A guerra na Ucrânia entra agora no seu segundo ano sem que tenha sido feita qualquer tentativa para encontrar uma solução pacífica. Em vez de iniciarem conversações de paz, as partes em conflito envolveram-se ainda mais numa espiral perigosa de escalada militar, através da implantação de sistemas de armas cada vez mais poderosos. Como se ainda estivessem presos ao pensamento beligerante da primeira metade do século XX, esperam que ofensivas militares em grande escala e uma vitória militar possam trazer-lhes a almejada paz. No processo, isto apenas destruirá ainda mais a Ucrânia. Mas uma consequência ainda mais perigosa é que o prestígio das duas maiores potências nucleares do mundo depende do resultado de tais ofensivas militares. Isto aumenta o risco de um confronto direto entre as potências nucleares EUA e Rússia – portanto, dois países que possuem cerca de 90% de todas as armas nucleares do mundo.

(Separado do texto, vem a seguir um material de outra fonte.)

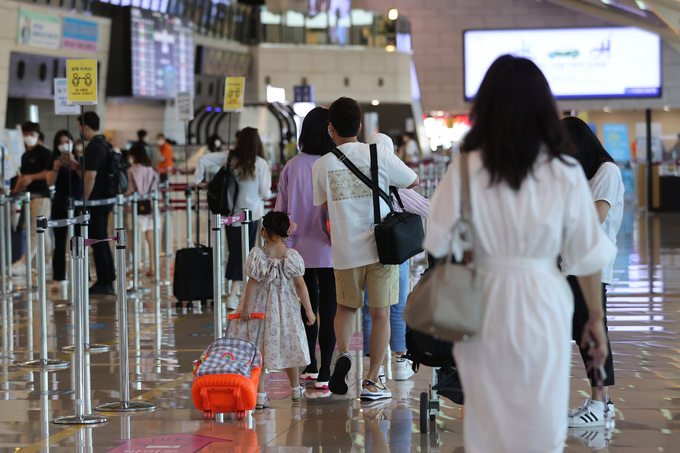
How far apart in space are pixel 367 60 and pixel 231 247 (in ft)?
68.6

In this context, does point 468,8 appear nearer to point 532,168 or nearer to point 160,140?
point 160,140

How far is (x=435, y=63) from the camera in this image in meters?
32.8

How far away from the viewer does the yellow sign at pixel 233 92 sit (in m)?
10.2

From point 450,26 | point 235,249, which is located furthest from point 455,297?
point 450,26

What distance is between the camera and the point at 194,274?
8.30m

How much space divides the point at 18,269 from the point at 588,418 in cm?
949

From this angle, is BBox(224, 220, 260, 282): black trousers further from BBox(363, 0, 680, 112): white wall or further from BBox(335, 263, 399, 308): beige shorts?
BBox(363, 0, 680, 112): white wall

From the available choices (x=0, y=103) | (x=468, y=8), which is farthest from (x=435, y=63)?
(x=0, y=103)

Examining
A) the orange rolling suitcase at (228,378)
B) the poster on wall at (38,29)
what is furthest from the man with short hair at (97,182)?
the poster on wall at (38,29)

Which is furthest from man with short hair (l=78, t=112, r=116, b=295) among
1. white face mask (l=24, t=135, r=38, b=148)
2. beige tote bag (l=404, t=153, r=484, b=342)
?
beige tote bag (l=404, t=153, r=484, b=342)

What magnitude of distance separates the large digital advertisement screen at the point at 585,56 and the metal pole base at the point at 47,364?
86.3 ft

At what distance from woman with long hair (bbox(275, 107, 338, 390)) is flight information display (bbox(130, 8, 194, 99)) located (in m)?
16.0

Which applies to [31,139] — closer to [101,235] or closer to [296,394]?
[101,235]

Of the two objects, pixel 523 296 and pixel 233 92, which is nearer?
pixel 523 296
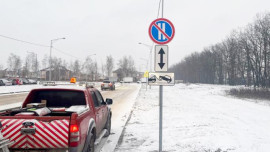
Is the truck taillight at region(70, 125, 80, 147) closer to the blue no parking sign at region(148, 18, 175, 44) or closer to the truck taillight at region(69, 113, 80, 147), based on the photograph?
the truck taillight at region(69, 113, 80, 147)

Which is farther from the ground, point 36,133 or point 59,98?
point 59,98

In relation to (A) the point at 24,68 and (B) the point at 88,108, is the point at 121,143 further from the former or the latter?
(A) the point at 24,68

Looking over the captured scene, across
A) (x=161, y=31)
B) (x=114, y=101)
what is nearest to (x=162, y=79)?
(x=161, y=31)

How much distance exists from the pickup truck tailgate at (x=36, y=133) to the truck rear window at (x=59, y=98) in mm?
1767

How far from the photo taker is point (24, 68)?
90438mm

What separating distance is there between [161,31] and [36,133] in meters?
3.36

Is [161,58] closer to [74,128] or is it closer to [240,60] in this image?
[74,128]

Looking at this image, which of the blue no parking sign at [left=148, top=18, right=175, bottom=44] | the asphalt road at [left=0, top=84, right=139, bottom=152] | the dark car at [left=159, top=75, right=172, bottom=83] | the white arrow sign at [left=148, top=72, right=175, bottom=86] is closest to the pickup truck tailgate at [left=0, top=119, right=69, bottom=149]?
the asphalt road at [left=0, top=84, right=139, bottom=152]

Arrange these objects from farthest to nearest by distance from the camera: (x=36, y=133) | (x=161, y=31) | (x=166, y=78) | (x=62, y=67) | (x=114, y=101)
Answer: (x=62, y=67) < (x=114, y=101) < (x=161, y=31) < (x=166, y=78) < (x=36, y=133)

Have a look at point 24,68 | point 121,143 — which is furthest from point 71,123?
point 24,68

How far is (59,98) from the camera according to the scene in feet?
16.9

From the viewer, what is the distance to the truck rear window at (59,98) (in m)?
5.15

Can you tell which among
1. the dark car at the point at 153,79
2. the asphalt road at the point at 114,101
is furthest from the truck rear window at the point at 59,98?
the dark car at the point at 153,79

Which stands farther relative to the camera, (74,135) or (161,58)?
(161,58)
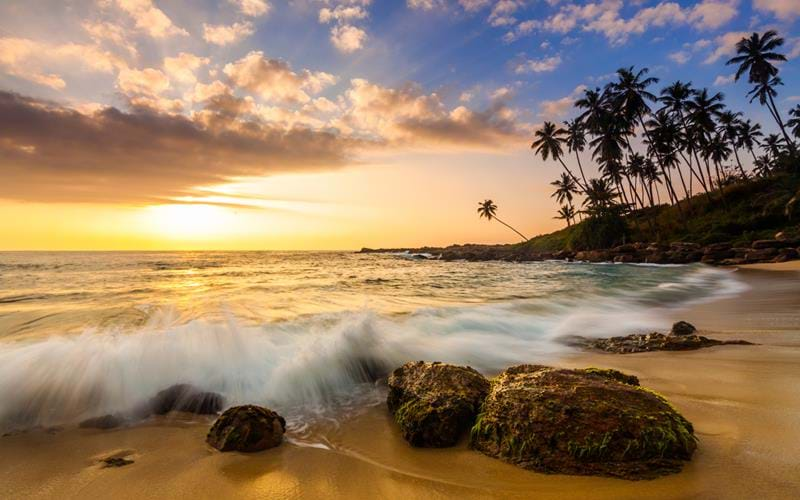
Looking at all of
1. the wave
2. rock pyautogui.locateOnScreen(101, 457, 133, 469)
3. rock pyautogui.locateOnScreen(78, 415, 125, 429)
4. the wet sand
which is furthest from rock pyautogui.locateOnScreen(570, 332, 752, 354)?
rock pyautogui.locateOnScreen(78, 415, 125, 429)

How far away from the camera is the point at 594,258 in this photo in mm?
45719

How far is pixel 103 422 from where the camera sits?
435 centimetres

Depois da Primeira e da Segunda Guerra Mundial, esta seria a terceira vez que uma guerra que começou em solo europeu poderia transformar-se numa guerra mundial – só que desta vez com consequências potencialmente mais devastadoras. Já agora, pessoas em todo o mundo que não têm nada a ver com esta guerra, sofrem as suas consequências econômicas; uma guerra nuclear poderia exterminar todas as pessoas, independentemente de pertencerem ou não a uma parte beligerante. Assim, surgiu uma situação que os nossos antepassados ​​queriam evitar através da Carta das Nações Unidas.

O Preâmbulo da Carta das Nações Unidas afirma que “Nós, os povos das Nações Unidas, (estamos) determinados a salvar as gerações vindouras do flagelo da guerra, que por duas vezes no espaço da nossa vida trouxe tristezas indescritíveis à humanidade…” Infelizmente, este apelo parece esquecida hoje. Especialmente, os membros fundadores originais e, portanto, supostos protetores, da Carta da ONU, os EUA, o Reino Unido, a França e agora também a Rússia, corroeram repetidamente os seus princípios para os seus próprios objetivos políticos ou, na verdade, ignoraram-nos completamente. … Como membros permanentes do Conselho de Segurança da ONU com poder de veto, estavam em posição de o fazer. Na guerra da Ucrânia, estes quatro poderes de veto tornaram-se agora adversários diretos, zombando da Carta da ONU destinada a prevenir tais guerras. Eles são, portanto, os principais responsáveis ​​por esta guerra e pelas suas consequências para a humanidade.

O principal apelo da Carta da ONU é procurar soluções pacíficas

Um argumento constantemente repetido no Ocidente é que a guerra de agressão da Rússia contra a Ucrânia é ilegal à luz do direito internacional e que a Ucrânia tem, portanto, não só o direito de se defender, mas também o direito de pedir ajuda a outros Estados para se defender. Isto é indiscutível, uma vez que esta conclusão se baseia nos princípios da Carta das Nações Unidas. Mas será que a Carta das Nações Unidas também dá ao Ocidente o direito de continuar esta guerra à vontade, de procurar uma vitória militar sobre a Rússia e de recusar todos os esforços de paz por estes motivos? Certamente não!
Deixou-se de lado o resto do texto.